Pagina

Alle spalle dell’Inter si fa largo la Roma, offerta a 6,00, che potrebbe portare diversi suoi rappresentati a Euro 2024. Il gruppo nel giro azzurro, anche a Trigoria, è aumentato tantissimo anche a Trigoria visto che, al pari dei nerazzurri, anche i capitolini, tre anni fa, parteciparono alla campagna europea con i soli Leonardo Spinazzola e Bryan Cristante.

Il podio delle squadre che daranno più convocati all’Italia si completa con Juventus e Napoli che partono però decisamente staccate rispetto a Inter e Roma. Un dato che conferma un’inversione di tendenza rispetto agli ultimi Europei quando bianconeri e partenopei avevano fornito, al CT Mancini, più giocatori di tutte le altre squadre del campionato. Uno scenario difficilmente ripetibile vista la quota di 16 per entrambe.

Rischia invece di non volare in Germania il Milan. Il Diavolo, a Euro 2020, era rappresentato dal solo Gigio Donnarumma, oggi passato al PSG, e rischia seriamente di non avere giocatori chiamati da Spalletti. Vedere una nazionale, a forti tinte rossonere, pagherebbe 100 volte la posta.

Dati forniti
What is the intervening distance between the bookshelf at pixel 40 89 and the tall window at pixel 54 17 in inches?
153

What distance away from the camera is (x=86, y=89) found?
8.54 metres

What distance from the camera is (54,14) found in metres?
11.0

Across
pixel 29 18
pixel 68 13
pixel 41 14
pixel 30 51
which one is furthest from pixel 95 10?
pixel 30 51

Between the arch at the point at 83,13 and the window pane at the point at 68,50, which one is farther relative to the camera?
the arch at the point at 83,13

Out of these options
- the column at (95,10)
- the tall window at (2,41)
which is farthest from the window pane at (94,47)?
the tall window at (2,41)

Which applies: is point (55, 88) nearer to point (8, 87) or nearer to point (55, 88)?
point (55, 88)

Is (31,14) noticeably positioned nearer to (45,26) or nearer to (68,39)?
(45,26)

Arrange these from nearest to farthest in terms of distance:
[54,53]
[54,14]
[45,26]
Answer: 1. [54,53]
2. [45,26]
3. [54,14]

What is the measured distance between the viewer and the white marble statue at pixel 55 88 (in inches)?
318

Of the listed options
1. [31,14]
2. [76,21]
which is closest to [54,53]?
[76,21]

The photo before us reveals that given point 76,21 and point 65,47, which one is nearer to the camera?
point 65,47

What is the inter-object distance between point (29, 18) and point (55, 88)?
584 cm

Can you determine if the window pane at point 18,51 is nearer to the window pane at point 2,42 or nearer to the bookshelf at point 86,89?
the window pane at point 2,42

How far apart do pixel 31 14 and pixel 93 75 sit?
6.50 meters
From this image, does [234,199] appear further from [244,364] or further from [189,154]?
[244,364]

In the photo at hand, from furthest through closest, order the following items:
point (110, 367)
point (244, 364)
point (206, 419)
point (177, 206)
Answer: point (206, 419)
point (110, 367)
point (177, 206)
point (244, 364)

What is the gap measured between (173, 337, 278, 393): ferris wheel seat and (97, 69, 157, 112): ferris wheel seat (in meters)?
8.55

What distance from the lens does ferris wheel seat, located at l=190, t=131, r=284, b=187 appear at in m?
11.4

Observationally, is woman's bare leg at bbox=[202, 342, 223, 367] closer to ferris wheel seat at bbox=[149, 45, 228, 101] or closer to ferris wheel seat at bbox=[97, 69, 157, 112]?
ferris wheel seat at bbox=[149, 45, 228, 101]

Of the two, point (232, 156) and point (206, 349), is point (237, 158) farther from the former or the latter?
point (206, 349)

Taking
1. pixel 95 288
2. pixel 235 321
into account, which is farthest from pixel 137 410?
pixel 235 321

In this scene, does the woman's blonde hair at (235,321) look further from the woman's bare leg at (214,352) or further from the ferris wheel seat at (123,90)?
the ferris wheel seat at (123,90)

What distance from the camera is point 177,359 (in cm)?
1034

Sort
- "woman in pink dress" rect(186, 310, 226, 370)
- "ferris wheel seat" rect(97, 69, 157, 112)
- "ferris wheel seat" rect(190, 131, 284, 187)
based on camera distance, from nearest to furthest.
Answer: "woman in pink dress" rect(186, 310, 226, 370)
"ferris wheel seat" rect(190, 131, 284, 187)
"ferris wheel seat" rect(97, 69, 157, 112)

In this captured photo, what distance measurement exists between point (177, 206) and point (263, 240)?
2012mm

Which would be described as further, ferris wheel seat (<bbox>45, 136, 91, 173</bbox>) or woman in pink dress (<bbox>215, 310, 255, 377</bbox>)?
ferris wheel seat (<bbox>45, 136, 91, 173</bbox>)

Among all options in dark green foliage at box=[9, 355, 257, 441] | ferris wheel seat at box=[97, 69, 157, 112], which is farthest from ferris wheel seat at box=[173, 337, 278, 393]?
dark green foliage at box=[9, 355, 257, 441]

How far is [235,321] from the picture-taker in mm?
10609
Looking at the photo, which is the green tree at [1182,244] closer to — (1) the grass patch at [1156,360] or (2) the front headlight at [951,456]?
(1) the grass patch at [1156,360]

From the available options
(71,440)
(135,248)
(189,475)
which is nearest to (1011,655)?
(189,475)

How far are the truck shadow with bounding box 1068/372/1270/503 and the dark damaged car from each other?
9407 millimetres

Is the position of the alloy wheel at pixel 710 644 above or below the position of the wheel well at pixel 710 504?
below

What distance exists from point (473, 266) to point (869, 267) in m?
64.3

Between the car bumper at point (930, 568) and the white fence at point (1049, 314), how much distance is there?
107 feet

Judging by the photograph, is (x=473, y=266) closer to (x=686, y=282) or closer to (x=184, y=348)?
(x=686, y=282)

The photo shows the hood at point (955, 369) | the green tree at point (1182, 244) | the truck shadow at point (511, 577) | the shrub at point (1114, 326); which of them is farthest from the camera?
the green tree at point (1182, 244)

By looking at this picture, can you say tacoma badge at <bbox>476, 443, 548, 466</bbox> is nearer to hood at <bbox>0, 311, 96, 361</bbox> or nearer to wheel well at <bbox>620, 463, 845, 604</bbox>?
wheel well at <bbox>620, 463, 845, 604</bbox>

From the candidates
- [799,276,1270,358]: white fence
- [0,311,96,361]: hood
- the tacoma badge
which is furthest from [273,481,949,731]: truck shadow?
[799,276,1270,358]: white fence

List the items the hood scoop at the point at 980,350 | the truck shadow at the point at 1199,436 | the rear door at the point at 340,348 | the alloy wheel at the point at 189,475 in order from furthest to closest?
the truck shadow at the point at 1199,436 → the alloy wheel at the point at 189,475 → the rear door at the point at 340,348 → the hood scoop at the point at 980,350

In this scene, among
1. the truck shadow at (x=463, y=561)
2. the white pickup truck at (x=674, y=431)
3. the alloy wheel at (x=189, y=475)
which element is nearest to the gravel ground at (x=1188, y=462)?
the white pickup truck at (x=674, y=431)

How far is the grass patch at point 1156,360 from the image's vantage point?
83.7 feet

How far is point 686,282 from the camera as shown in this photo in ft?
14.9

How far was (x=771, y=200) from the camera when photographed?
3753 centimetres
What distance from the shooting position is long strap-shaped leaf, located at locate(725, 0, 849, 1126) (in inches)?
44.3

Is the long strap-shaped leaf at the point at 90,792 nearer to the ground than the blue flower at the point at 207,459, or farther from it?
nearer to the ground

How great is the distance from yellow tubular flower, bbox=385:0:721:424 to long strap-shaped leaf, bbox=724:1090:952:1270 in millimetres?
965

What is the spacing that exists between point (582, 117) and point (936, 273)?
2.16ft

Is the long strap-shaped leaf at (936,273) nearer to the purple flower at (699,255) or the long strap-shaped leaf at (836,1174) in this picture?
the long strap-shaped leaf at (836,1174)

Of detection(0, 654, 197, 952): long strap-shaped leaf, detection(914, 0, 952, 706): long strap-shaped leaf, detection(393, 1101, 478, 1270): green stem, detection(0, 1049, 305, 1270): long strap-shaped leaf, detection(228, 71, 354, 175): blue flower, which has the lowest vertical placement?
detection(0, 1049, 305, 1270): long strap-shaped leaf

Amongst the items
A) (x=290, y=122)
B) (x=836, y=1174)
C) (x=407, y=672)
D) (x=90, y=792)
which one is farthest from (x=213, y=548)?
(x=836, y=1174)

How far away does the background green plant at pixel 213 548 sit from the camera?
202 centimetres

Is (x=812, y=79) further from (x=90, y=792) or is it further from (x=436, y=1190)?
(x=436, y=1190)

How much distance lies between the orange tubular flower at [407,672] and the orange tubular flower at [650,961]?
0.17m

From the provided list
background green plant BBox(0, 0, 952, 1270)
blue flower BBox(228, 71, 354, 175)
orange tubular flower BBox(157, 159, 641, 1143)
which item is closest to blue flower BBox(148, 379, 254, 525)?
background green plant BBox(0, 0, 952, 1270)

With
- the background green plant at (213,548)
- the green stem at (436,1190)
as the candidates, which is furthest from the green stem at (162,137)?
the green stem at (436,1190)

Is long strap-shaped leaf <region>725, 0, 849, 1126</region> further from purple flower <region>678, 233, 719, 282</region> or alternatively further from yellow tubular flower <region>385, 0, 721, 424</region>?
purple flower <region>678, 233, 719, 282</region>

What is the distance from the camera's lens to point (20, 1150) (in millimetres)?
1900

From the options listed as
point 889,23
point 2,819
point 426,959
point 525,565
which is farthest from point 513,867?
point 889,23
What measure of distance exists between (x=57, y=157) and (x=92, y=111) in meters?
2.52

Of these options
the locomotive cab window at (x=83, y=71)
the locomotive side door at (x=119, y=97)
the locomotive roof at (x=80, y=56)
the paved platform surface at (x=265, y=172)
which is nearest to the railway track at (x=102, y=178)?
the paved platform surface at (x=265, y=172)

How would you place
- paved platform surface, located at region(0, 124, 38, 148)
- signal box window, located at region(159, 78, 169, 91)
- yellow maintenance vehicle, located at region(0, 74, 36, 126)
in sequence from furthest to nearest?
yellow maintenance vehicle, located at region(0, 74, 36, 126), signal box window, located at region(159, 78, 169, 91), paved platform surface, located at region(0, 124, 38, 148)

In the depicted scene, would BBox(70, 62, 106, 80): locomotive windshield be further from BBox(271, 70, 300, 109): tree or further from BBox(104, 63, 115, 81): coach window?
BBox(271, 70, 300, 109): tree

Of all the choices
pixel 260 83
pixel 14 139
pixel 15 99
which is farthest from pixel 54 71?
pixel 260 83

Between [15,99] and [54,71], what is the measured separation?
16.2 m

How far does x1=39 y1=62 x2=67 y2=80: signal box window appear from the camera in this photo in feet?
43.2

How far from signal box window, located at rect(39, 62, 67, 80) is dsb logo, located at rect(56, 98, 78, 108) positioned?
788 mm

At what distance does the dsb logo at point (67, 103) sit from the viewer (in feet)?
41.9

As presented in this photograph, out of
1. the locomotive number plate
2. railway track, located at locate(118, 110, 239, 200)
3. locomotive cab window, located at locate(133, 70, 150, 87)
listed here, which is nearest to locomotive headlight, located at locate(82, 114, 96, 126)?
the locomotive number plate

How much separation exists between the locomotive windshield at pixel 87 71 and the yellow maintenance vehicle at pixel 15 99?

Esercizi
- A) Dall'articolo su Euro 2024 riporta il passo tra "Alle spalle dell’Inter" e "e Bryan Cristante.", estremi inclusi, sostituendo "capitolini" con "giallorossi".
- B) Rispondi in base all'articolo su Euro 2024:
(i) A quale quota è offerta la Roma?
(ii) Chi era il CT dell'Italia agli ultimi Europei?
(iii) In quale squadra gioca oggi Gigio Donnarumma?
- C) Riscrivi in forma più breve il paragrafo dell'articolo su Euro 2024 che comincia con "Il podio delle squadre", senza perderne i fatti principali.
I record provengono da una fonte diversa.

Soluzioni
- A)
Alle spalle dell’Inter si fa largo la Roma, offerta a 6,00, che potrebbe portare diversi suoi rappresentati a Euro 2024. Il gruppo nel giro azzurro, anche a Trigoria, è aumentato tantissimo anche a Trigoria visto che, al pari dei nerazzurri, anche i giallorossi, tre anni fa, parteciparono alla campagna europea con i soli Leonardo Spinazzola e Bryan Cristante.

- B)
(i) 6,00
(ii) Mancini
(iii) Il PSG

- C) Juventus e Napoli completano il podio delle squadre con più convocati. Partono però molto staccate rispetto a Inter e Roma e sono entrambe quotate a 16. È un'inversione di tendenza rispetto agli ultimi Europei, quando bianconeri e partenopei avevano dato al CT Mancini più giocatori di ogni altra squadra del campionato.